Iran and the International Monetary Fund have been in partnership since 1945. Iran has gone to the IMF on only two occasions, both before the 1979 revolution of Iran.

== History of Iran and the IMF ==
The state of Iran joined the IMF on 29 December 1945. There have been two occasions during which Iran used IMF funding. The first stand-by arrangement occurred on 18 May 1956 where the IMF approved a 17.50 special drawing rights (SDR) million loan package. Iran used the entirety of the offered loan. The second stand-by arrangement the IMF approved of for Iran occurred on October 10, 1960. The amount approved was 35 SDR million; however Iran chose to draw only 22.50 SDR million of the available loan. Iran has no outstanding loans or purchases with the IMF.

== Iran and the IMF present day ==
As of 2019, Iran's SDR is 1549.18 million and its remaining callable capital brings Iran to its IMF quota of 3567.1 million SDR. Iran is one of the two largest economies in the Middle East & North Africa (MENA) region, trailing only behind the economy of Saudi Arabia and in population only to Egypt. Due to these socioeconomic factors, Iran has significant power in the IMF in its grouping. Iran holds the executive directorship in its grouping; the other countries in Iran's group are Afghanistan, Algeria, Ghana, Libya, Morocco, Pakistan, and Tunisia. The total voting power (% of total IMF funding) Iran's IMF group is 2.54, where Iran carries the most individual votes having 37,136 votes of the 128,046 votes in its grouping. Although the Islamic Republic of Iran carries the overall vote for its group in the board of directors meeting, its power does not go far in comparison to that of the United States (16.52% of the total fund). The voting bloc of the United States, Japan, UK, France, and Germany along with the other European Union directors makes it nearly impossible for the economic policies of Iran to be implemented in an effective manner.
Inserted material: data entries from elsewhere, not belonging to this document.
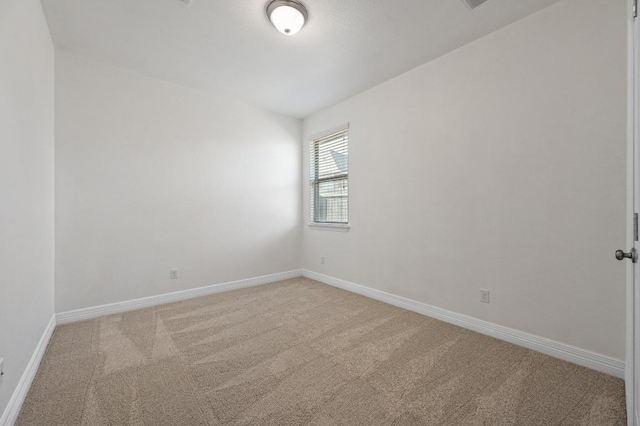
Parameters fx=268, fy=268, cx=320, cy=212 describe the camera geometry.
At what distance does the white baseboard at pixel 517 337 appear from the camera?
1783 millimetres

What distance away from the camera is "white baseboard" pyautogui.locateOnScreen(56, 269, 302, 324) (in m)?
2.63

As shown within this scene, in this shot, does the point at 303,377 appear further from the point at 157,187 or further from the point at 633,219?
the point at 157,187

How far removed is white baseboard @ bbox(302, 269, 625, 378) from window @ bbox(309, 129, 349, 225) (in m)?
1.21

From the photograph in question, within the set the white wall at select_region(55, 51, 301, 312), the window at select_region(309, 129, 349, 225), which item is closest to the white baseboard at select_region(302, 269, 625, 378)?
the window at select_region(309, 129, 349, 225)

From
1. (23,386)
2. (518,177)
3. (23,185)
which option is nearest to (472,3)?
(518,177)

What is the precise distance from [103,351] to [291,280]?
2429 mm

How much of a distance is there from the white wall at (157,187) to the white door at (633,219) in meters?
3.59

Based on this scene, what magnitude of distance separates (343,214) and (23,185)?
308 cm

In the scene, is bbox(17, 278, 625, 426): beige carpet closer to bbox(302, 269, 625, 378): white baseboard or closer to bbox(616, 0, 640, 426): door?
bbox(302, 269, 625, 378): white baseboard

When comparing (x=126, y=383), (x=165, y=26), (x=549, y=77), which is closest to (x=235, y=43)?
(x=165, y=26)

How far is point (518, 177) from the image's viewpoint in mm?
2168

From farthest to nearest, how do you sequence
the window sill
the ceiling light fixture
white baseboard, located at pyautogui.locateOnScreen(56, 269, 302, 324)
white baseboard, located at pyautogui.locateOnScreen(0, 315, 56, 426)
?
the window sill, white baseboard, located at pyautogui.locateOnScreen(56, 269, 302, 324), the ceiling light fixture, white baseboard, located at pyautogui.locateOnScreen(0, 315, 56, 426)

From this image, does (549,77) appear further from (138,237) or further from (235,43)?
(138,237)

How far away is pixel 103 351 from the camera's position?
2076mm
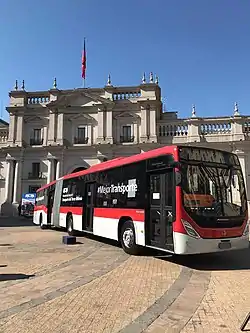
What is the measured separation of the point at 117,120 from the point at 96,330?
36564 millimetres

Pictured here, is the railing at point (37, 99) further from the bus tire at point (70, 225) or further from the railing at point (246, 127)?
the bus tire at point (70, 225)

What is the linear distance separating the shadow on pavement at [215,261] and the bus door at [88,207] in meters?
4.60

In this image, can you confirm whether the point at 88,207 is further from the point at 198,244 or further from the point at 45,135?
the point at 45,135

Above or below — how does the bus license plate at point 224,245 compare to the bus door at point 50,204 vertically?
below

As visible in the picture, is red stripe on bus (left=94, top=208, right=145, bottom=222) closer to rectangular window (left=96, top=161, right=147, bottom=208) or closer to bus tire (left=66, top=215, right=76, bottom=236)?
rectangular window (left=96, top=161, right=147, bottom=208)

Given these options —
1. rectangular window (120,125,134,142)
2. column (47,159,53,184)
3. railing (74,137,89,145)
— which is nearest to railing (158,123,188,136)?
rectangular window (120,125,134,142)

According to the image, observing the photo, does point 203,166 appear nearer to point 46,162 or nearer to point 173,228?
point 173,228

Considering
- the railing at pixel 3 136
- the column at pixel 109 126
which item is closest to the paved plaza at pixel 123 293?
the column at pixel 109 126

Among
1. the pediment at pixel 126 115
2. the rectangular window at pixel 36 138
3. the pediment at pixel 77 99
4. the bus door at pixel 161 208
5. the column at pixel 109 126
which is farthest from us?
the rectangular window at pixel 36 138

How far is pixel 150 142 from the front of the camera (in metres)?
37.9

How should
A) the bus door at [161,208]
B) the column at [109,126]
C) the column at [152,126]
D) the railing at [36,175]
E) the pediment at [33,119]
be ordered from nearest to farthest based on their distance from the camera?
the bus door at [161,208] < the column at [152,126] < the column at [109,126] < the railing at [36,175] < the pediment at [33,119]

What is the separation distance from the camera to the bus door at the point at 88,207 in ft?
48.0

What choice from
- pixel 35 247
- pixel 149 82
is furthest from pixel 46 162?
pixel 35 247

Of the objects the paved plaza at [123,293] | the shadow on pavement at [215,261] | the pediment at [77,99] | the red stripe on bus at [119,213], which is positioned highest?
the pediment at [77,99]
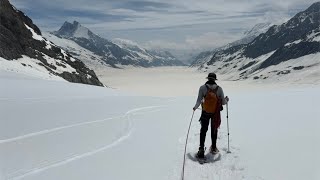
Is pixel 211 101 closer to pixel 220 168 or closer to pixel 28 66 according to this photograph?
pixel 220 168

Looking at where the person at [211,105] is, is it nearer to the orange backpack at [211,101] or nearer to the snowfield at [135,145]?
the orange backpack at [211,101]

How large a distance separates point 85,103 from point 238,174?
13.5 meters

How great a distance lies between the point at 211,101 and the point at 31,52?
360ft

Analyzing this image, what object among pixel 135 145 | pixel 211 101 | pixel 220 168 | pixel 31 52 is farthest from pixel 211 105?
pixel 31 52

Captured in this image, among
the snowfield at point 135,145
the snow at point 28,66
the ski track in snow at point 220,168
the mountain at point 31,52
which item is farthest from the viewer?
the mountain at point 31,52

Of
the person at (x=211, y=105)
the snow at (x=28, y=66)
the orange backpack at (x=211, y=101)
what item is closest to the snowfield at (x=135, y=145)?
the person at (x=211, y=105)

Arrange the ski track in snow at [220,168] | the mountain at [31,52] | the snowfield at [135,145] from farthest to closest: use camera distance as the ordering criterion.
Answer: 1. the mountain at [31,52]
2. the ski track in snow at [220,168]
3. the snowfield at [135,145]

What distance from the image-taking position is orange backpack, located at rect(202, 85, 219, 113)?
476 inches

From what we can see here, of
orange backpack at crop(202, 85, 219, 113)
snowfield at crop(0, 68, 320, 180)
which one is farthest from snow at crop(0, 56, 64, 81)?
orange backpack at crop(202, 85, 219, 113)

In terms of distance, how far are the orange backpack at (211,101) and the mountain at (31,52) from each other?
86598 millimetres

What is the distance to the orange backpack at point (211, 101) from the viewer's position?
1209cm

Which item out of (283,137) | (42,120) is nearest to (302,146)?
(283,137)

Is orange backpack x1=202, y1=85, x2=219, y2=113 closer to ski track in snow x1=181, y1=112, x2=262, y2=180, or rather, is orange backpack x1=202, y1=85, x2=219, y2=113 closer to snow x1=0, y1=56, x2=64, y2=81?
ski track in snow x1=181, y1=112, x2=262, y2=180

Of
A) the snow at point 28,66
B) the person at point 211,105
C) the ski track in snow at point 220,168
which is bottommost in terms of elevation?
the snow at point 28,66
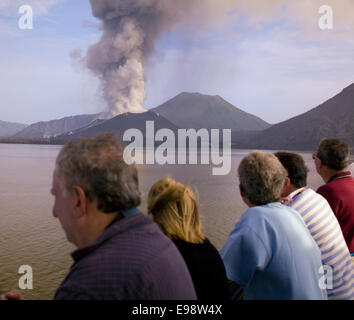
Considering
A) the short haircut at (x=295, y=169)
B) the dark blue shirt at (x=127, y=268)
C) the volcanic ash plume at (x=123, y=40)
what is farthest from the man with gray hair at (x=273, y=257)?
the volcanic ash plume at (x=123, y=40)

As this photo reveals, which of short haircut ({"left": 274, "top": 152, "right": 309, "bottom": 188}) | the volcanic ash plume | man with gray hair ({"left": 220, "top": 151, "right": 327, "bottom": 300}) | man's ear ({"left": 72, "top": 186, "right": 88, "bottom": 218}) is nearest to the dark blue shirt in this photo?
man's ear ({"left": 72, "top": 186, "right": 88, "bottom": 218})

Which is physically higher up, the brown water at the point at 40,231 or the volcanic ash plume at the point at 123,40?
the volcanic ash plume at the point at 123,40

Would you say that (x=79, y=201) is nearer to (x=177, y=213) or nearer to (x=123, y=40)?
(x=177, y=213)

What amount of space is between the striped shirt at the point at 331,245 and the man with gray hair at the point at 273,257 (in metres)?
0.38

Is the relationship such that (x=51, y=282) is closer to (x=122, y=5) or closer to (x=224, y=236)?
(x=224, y=236)

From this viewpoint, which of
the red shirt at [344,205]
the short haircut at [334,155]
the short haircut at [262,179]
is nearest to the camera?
the short haircut at [262,179]

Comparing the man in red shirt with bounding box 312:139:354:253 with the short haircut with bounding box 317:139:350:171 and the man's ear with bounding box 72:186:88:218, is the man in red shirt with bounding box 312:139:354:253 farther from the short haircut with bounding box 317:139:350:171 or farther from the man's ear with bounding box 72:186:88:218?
the man's ear with bounding box 72:186:88:218

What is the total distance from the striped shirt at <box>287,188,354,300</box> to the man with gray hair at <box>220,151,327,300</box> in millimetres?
385

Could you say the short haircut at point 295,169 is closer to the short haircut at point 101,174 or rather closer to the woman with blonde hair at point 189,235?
the woman with blonde hair at point 189,235

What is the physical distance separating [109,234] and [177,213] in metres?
0.60

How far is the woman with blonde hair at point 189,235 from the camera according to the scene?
1.85 metres
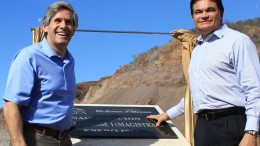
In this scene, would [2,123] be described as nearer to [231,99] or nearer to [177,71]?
[177,71]

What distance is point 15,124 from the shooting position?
315cm

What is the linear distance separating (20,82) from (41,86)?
0.60ft

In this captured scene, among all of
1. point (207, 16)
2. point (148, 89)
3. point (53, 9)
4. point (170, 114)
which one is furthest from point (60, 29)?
point (148, 89)

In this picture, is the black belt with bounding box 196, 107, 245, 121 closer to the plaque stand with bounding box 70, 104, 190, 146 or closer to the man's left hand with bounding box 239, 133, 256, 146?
the man's left hand with bounding box 239, 133, 256, 146

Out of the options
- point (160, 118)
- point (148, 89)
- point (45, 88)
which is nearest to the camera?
point (45, 88)

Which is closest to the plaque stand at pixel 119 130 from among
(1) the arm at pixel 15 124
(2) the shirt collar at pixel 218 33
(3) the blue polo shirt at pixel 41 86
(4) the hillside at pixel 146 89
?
(3) the blue polo shirt at pixel 41 86

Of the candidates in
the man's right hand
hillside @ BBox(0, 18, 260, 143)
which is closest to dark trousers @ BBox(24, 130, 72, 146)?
the man's right hand

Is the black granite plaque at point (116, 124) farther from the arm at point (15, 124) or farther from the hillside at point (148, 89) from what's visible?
the hillside at point (148, 89)

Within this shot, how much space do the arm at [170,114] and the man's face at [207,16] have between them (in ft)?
5.25

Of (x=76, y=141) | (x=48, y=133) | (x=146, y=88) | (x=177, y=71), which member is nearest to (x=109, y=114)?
(x=76, y=141)

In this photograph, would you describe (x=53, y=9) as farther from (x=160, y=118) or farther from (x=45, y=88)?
(x=160, y=118)

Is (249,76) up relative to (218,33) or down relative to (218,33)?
down

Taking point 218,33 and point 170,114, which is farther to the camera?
point 170,114

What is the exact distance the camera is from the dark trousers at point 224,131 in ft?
10.5
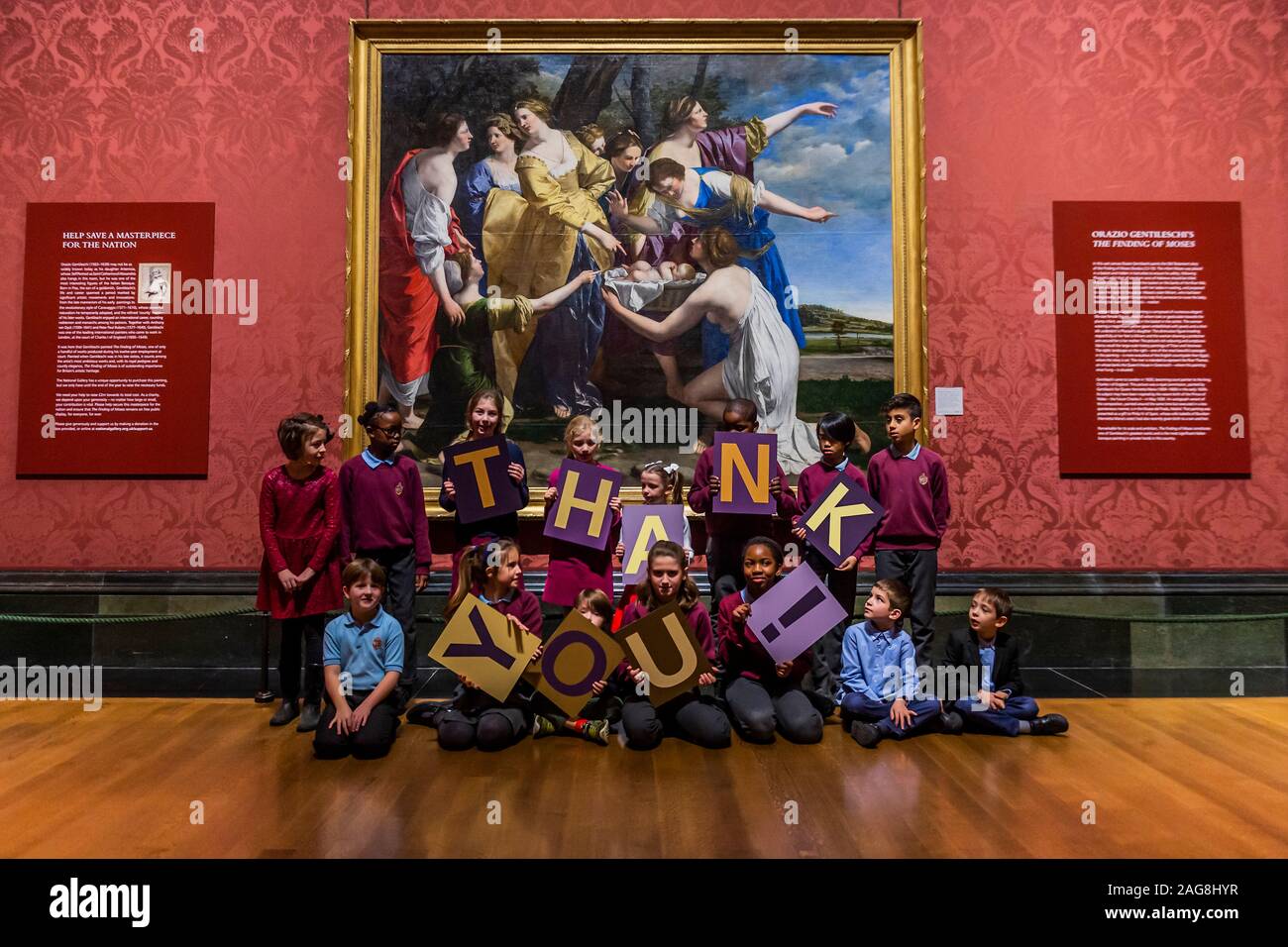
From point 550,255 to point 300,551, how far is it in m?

== The IMF in conflict with Iran ==
Sanctions against Iran have hampered the growth the nation was seeing since the nuclear deal was in place in 2015. Compared to 2017/18, 2018/19's fiscal year has seen a 9.5% drop in gross domestic product and a 37.5% inflation hike due to the restricting economic environment that was created by policies of US President Donald Trump. The tightened economy has led the IMF to recommend through its many policy memos that Iran raise its price of barrels of oil to $194.60. The domestic economy is projected to go from 2019/20 the fiscal year $60.3 billion in goods and services to $55.5 billion in the 2020/21 fiscal year. The Organization of the Petroleum Exporting Countries is expected to increase its deficit of 4.5% in 2019/20 to 5.1% in 2020/21 in large part due to the restrictions on Iran's economy. The IMF implements its policies through the use of a conditionality, but since Iran has not used the fund to borrow since 1960, it can only send policy memos. In the 2018 Article IV Consultation Iran, the fund dictates the manners in which the country can fix its economy through restructuring the banks and political infrastructure. The political reforms the IMF recommends will in turn help solve the increasing unemployment of its youth in the country.